## TASK REQUIREMENTS
Write out the entries verbatim and leave the images out of the copy.

## DATA SUPPLIED
☆ ☆ ☆ ☆ ☆
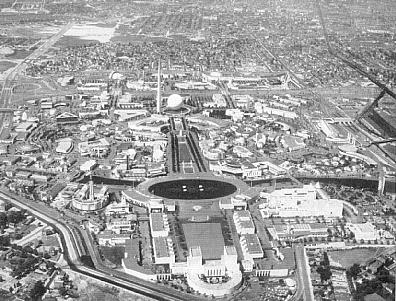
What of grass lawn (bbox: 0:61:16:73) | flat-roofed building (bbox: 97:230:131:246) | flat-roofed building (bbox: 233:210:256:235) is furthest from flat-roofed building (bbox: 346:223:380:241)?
grass lawn (bbox: 0:61:16:73)

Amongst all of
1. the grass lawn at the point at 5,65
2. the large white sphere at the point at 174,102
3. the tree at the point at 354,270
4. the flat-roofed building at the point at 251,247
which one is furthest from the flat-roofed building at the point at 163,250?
the grass lawn at the point at 5,65

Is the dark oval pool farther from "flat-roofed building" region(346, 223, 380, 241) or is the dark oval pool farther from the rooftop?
"flat-roofed building" region(346, 223, 380, 241)

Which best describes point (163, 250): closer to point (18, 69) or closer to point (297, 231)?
point (297, 231)

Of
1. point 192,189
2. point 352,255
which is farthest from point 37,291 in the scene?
point 352,255

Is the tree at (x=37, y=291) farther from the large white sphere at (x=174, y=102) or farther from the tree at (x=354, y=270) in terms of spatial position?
the large white sphere at (x=174, y=102)

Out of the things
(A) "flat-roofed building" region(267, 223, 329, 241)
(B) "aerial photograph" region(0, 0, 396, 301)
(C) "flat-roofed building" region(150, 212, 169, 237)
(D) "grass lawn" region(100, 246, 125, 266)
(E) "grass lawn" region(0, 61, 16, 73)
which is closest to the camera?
(B) "aerial photograph" region(0, 0, 396, 301)

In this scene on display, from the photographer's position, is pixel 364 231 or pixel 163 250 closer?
pixel 163 250
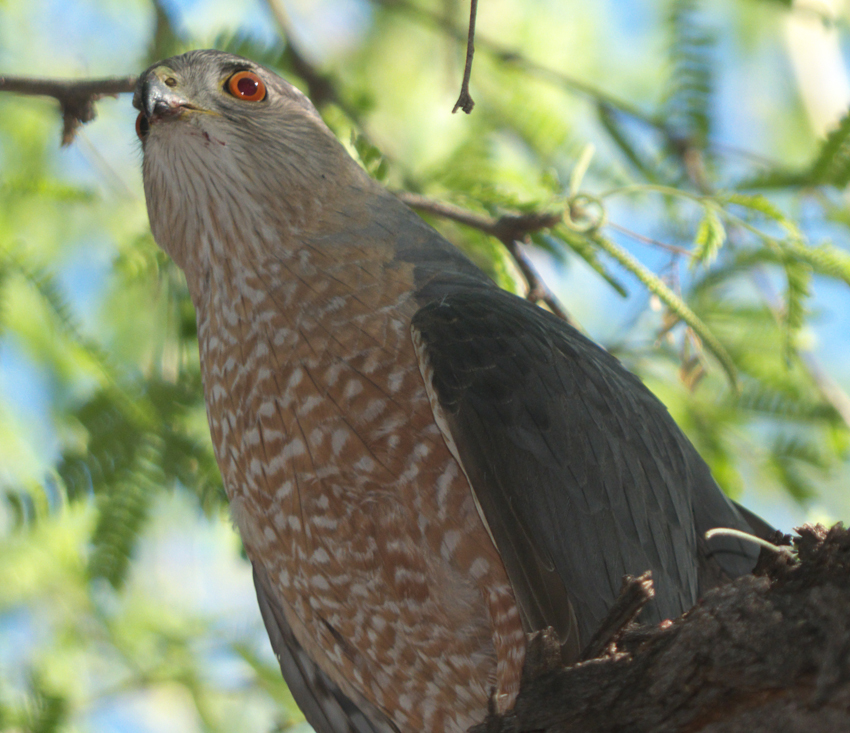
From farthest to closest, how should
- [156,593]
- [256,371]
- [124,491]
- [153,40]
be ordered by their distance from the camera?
1. [156,593]
2. [153,40]
3. [124,491]
4. [256,371]

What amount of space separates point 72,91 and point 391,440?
1.88 m

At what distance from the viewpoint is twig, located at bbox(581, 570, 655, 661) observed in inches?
79.2

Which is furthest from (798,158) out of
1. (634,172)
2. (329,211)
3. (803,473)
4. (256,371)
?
(256,371)

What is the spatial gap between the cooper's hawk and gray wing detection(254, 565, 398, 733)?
1 centimetres

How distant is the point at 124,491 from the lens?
360 cm

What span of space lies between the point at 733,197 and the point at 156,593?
5.63 m

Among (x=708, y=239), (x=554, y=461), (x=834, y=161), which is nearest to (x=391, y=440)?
(x=554, y=461)

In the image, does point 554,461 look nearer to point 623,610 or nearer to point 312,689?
point 623,610

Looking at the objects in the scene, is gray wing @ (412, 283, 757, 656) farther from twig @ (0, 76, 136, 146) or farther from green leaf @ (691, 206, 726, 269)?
twig @ (0, 76, 136, 146)

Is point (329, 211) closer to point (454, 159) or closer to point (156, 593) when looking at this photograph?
point (454, 159)

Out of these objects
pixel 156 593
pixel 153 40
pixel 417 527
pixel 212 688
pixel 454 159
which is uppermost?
pixel 153 40

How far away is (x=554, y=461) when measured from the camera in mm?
☆ ☆ ☆ ☆ ☆
## ANSWER FOR THE TASK
What of grass lawn (bbox: 0:61:16:73) | flat-roofed building (bbox: 97:230:131:246) | flat-roofed building (bbox: 233:210:256:235) is furthest from flat-roofed building (bbox: 346:223:380:241)?
grass lawn (bbox: 0:61:16:73)

Amongst all of
1. the grass lawn at the point at 5,65
2. the large white sphere at the point at 174,102
3. the tree at the point at 354,270
4. the flat-roofed building at the point at 251,247
which one is furthest from the flat-roofed building at the point at 163,250?
the grass lawn at the point at 5,65

Is the dark oval pool farther from "flat-roofed building" region(346, 223, 380, 241) or is the dark oval pool farther from the rooftop?
"flat-roofed building" region(346, 223, 380, 241)

Which best describes point (163, 250): closer to point (18, 69) or closer to point (297, 231)?
point (297, 231)

Of
1. point 192,189
2. point 352,255
which is farthest from point 37,291 in the scene?
point 352,255

Is the tree at (x=37, y=291) farther from the large white sphere at (x=174, y=102) or farther from the tree at (x=354, y=270) in terms of spatial position?
the large white sphere at (x=174, y=102)

Out of the things
(A) "flat-roofed building" region(267, 223, 329, 241)
(B) "aerial photograph" region(0, 0, 396, 301)
(C) "flat-roofed building" region(150, 212, 169, 237)
(D) "grass lawn" region(100, 246, 125, 266)
(E) "grass lawn" region(0, 61, 16, 73)
which is closest to the camera?
(B) "aerial photograph" region(0, 0, 396, 301)

In this scene on display, from the photographer's position, is pixel 364 231 or pixel 163 250 closer?
pixel 163 250
From farthest to closest, how should
- [156,593]
- [256,371]
- [124,491]
- [153,40]
be ordered by their distance from the camera?
1. [156,593]
2. [153,40]
3. [124,491]
4. [256,371]

What amount of space separates point 72,91 and point 391,440?
1.88 m

At what distance from the viewpoint is twig, located at bbox(581, 570, 655, 661) observed in inches?
79.2

Which is furthest from (798,158) out of
1. (634,172)
2. (329,211)
3. (803,473)
4. (256,371)
?
(256,371)

What is the spatial gap between the cooper's hawk and gray wing detection(254, 565, 398, 733)?
1 centimetres

How distant is the point at 124,491 from the lens?
360 cm

What span of space lies between the point at 733,197 and the point at 156,593?
5.63 m

Among (x=708, y=239), (x=554, y=461), (x=834, y=161), which is nearest to (x=391, y=440)?
(x=554, y=461)

In the image, does point 554,461 look nearer to point 623,610 or nearer to point 312,689?
point 623,610

Looking at the objects in the scene, is gray wing @ (412, 283, 757, 656) farther from twig @ (0, 76, 136, 146) or farther from green leaf @ (691, 206, 726, 269)?
twig @ (0, 76, 136, 146)

Is point (329, 211) closer to point (454, 159) or closer to point (156, 593) when looking at this photograph?
point (454, 159)

Out of these objects
pixel 156 593
pixel 153 40
pixel 417 527
pixel 212 688
pixel 454 159
which is uppermost?
pixel 153 40

How far away is (x=554, y=461) when measured from the camera in mm?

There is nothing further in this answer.